#### Description of the task
Here the job is to copy the data exactly and to exclude every image from it.

#### Information supplied

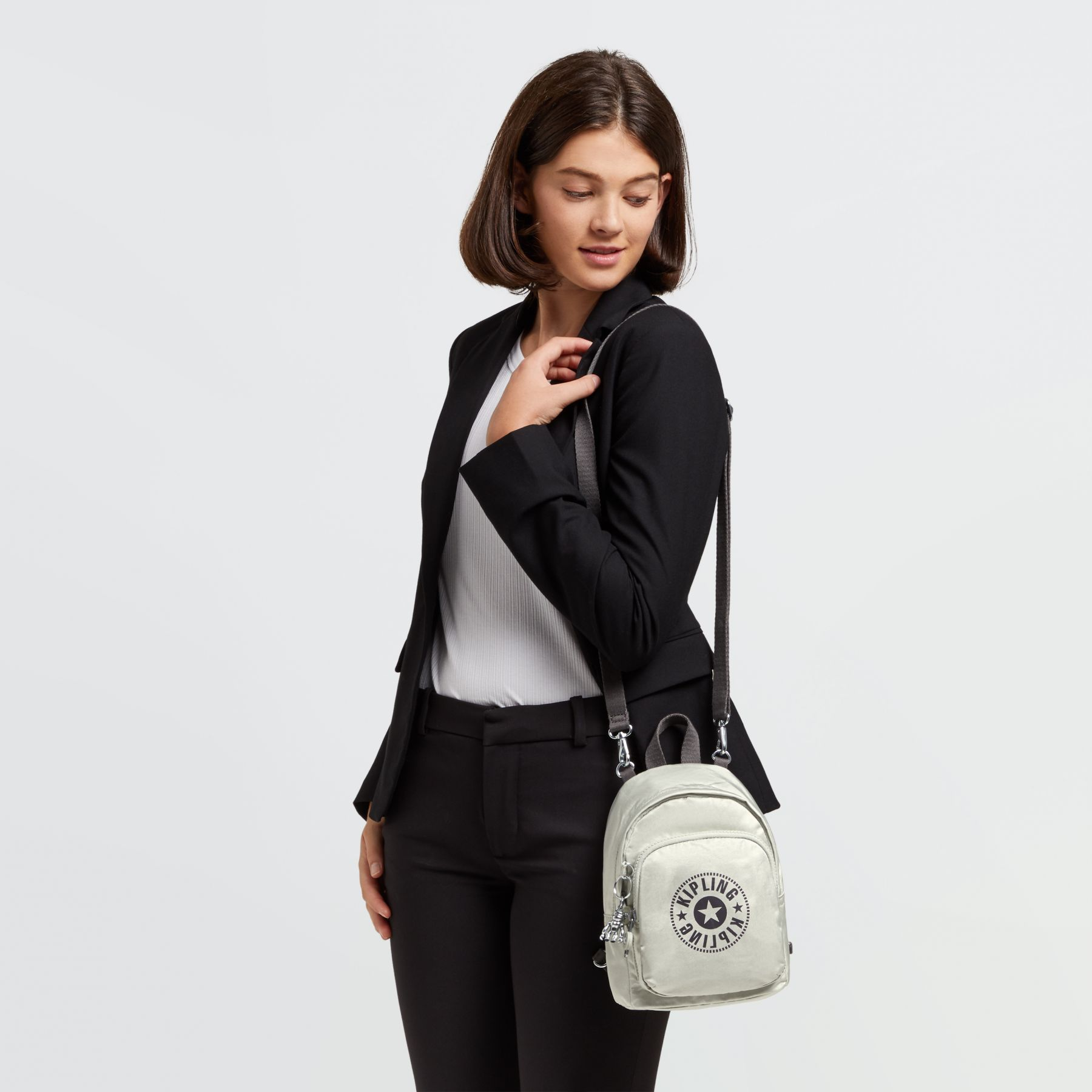 DELIA COMPACT OUTLET by Kipling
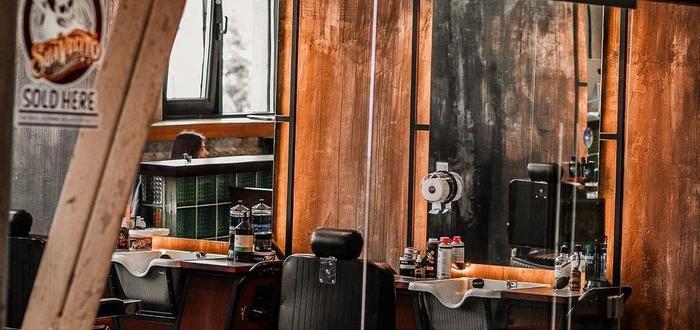 GC Barbershop | Бельведерська, Івано-Франківськ, вул. Бельведерська  10А, 3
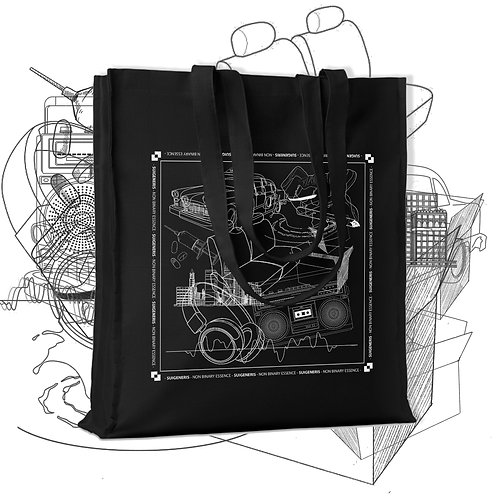 Suigeneris Non Binary Essence TOTE BAG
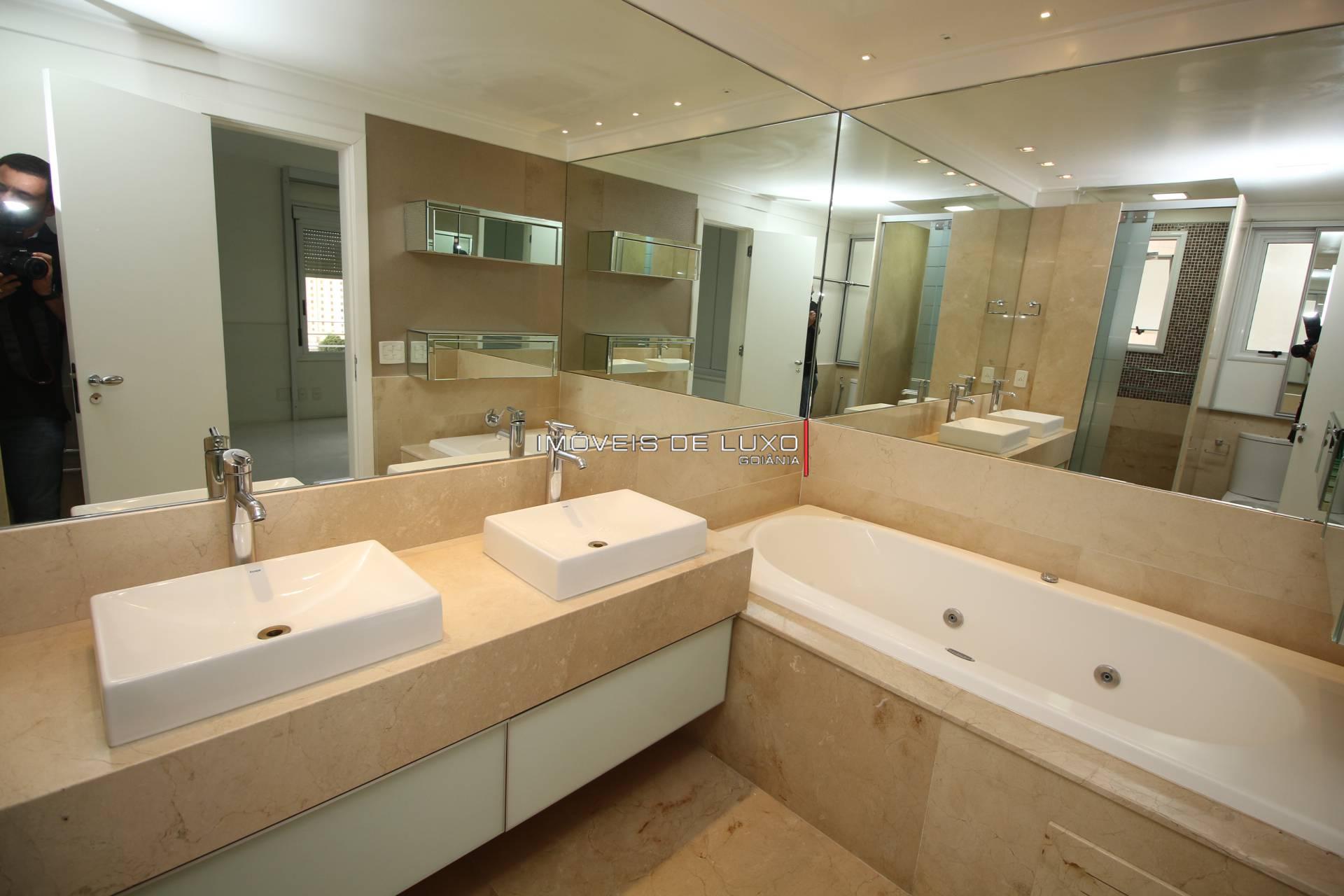 Imóveis de Luxo - Apartamento Ventana Del Sol setor oeste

#### Solution to this problem
 DELIA COMPACT OUTLET by Kipling
 GC Barbershop | Бельведерська, Івано-Франківськ, вул. Бельведерська  10А, 3
 Suigeneris Non Binary Essence TOTE BAG
 Imóveis de Luxo - Apartamento Ventana Del Sol setor oeste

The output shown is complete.